Germ Layer: Endoderm of distal end of ventral foregut


Primordium: Liver Diverticulum (Hepatic bud)

1. The liver diverticulum appears on the ventral side of the foregut just caudal to the septum
transversum. It forms the gall bladder component (cystic) caudally and the liver (hepatic)
component cranially.
2. The hepatic part grows into the septum transversum and divides in a dichotomous fashion
repeatedly.
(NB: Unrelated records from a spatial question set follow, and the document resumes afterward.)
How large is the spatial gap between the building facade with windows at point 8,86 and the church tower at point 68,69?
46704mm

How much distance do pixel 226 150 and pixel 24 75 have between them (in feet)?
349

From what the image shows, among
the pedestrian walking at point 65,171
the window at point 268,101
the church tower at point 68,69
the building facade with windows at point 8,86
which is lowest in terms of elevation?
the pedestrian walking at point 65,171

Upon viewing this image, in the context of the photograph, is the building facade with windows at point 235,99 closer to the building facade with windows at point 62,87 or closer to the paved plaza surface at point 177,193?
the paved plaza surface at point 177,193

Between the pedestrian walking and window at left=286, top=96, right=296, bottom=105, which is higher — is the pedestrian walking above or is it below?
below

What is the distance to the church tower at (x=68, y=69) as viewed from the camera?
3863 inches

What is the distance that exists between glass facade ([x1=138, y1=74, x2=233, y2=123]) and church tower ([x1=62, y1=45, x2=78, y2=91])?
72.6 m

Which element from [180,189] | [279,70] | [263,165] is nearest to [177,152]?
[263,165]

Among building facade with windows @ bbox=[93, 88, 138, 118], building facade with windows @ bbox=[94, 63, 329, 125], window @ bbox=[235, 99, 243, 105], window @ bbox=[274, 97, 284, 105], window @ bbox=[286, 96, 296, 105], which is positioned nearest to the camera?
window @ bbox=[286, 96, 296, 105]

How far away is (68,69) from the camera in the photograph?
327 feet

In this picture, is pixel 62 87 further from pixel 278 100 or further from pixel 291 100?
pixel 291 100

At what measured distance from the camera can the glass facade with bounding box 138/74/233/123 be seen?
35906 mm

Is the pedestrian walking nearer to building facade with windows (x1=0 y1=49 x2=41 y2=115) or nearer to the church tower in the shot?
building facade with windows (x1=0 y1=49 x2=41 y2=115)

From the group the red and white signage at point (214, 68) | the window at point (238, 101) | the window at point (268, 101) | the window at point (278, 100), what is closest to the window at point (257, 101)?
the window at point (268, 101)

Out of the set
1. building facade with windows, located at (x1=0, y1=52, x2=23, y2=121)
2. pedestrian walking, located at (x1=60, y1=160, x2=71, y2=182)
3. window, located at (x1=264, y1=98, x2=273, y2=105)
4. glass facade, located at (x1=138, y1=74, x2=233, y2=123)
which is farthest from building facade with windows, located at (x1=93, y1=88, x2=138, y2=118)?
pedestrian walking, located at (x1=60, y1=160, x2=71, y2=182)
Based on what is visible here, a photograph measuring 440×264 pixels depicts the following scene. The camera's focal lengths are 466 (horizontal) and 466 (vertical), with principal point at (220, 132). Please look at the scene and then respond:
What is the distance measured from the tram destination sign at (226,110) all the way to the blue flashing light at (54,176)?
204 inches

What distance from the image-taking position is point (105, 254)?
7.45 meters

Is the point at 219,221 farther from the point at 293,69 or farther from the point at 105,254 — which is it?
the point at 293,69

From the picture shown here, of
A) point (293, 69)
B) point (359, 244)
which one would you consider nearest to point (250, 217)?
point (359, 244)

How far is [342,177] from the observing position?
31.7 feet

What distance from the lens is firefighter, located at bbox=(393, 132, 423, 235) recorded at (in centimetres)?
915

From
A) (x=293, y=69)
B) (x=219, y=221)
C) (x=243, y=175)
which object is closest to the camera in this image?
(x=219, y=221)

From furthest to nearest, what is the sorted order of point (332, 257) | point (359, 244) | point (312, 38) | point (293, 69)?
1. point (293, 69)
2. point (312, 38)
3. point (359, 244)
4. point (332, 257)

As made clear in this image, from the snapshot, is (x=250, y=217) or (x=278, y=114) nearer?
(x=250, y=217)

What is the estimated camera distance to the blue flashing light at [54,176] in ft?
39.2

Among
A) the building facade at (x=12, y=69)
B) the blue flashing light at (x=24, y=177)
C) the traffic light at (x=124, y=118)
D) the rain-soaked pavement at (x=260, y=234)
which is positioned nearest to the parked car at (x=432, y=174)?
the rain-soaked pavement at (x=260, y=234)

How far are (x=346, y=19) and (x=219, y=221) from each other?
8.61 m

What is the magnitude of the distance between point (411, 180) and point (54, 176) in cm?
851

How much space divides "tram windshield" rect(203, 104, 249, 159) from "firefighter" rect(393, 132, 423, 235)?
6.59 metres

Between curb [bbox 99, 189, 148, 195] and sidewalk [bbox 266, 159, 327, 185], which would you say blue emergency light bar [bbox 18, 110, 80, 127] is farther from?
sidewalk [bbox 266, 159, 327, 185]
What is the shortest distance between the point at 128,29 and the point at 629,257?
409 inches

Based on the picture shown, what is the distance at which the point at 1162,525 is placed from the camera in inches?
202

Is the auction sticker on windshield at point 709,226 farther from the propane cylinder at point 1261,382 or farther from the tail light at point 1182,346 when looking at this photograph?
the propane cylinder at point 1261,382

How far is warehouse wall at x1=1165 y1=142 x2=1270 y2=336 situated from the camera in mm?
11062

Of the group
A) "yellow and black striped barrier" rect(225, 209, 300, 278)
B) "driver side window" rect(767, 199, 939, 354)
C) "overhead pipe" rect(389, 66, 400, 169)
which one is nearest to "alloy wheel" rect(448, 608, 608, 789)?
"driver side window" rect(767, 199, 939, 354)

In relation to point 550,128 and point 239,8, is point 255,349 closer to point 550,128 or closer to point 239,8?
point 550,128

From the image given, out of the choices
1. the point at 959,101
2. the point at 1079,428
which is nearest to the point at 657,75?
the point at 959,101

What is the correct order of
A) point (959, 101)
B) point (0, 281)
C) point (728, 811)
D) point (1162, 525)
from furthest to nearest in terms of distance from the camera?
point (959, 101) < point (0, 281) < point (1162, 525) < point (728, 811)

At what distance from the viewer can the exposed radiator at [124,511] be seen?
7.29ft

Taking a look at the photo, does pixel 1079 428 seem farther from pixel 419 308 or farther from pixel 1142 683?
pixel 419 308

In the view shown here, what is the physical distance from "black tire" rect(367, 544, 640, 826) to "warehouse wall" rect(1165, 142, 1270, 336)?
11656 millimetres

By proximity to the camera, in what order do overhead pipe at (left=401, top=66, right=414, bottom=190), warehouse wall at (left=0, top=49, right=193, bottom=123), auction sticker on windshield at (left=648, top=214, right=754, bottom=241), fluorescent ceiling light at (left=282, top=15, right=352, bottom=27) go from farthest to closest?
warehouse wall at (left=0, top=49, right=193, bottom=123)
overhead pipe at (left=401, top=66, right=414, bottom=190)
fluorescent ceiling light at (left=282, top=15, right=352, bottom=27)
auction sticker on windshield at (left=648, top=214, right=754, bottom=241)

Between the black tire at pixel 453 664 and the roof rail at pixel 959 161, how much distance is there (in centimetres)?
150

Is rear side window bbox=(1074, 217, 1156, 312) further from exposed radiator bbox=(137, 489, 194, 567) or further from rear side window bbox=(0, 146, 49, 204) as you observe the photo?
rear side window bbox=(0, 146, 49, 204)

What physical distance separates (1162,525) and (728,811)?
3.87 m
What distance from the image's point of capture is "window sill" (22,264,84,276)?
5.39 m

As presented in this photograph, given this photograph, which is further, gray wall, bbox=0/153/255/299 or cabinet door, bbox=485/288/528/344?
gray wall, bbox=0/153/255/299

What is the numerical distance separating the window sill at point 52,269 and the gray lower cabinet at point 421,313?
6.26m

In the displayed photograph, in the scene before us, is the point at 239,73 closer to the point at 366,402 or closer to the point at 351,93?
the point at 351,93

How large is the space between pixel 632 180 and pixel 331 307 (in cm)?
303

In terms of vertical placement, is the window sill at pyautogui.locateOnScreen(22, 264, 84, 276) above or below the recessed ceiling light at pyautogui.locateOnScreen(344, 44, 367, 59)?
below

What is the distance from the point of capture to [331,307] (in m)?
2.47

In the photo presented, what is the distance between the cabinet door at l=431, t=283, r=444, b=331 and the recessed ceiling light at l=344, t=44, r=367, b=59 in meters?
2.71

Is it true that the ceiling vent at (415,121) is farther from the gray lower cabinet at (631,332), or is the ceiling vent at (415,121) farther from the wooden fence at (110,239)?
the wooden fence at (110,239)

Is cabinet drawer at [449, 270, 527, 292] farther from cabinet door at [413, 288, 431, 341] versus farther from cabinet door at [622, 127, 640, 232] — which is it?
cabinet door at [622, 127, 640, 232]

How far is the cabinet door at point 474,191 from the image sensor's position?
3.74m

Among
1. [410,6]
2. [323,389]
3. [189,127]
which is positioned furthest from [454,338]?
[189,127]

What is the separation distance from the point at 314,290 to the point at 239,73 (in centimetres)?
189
The terminal (distal) parts of this branching system differentiate into the
hepatocytes, which secrete bile into the more proximal parts which will form the bile ducts.
3. As the liver becomes too large for the septum transversum, it grows out caudally into the
abdominal cavity and separates the ventral mesogastrium into the falciform ligament and the
lesser omentum.

Biliary Atresia
Failure of the bile ducts to canalize during development causes atresia (lack of a lumen). Jaundice
soon appears after birth; clay-coloured stools and very dark coloured urine is produced.

Development of the midgut


The duodenum (except 1st part), jejunum,
ileum, ascending colon and proximal ⅔ of
the transverse colon are developed from
the midgut. Destined to develop into the
longest segment of the gut, the midgut
undergoes rapid elongation during the
embryonic period.

1. Loop formation
2. Coiling (cranial segment)
3. Physiological Herniation with
associated 90: counterclockwise
rotation. This occurs in the umbilical
cord which contains a space that is a
continuation of the primitive
peritoneal cavity.
4. Return to the abdominal cavity along
with a further 180: counterclockwise
rotation. This results in the sup.
mesenteric artery occupying a position
between the duodenum and the
transverse colon.
5. Fixation: Parts of the original
mesentery (all midgut viscera except
transverse colon) become attached to
the posterior abdominal wall,
rendering these associated segments
retroperitoneal.
6. Vitellointestinal duct is obliterated.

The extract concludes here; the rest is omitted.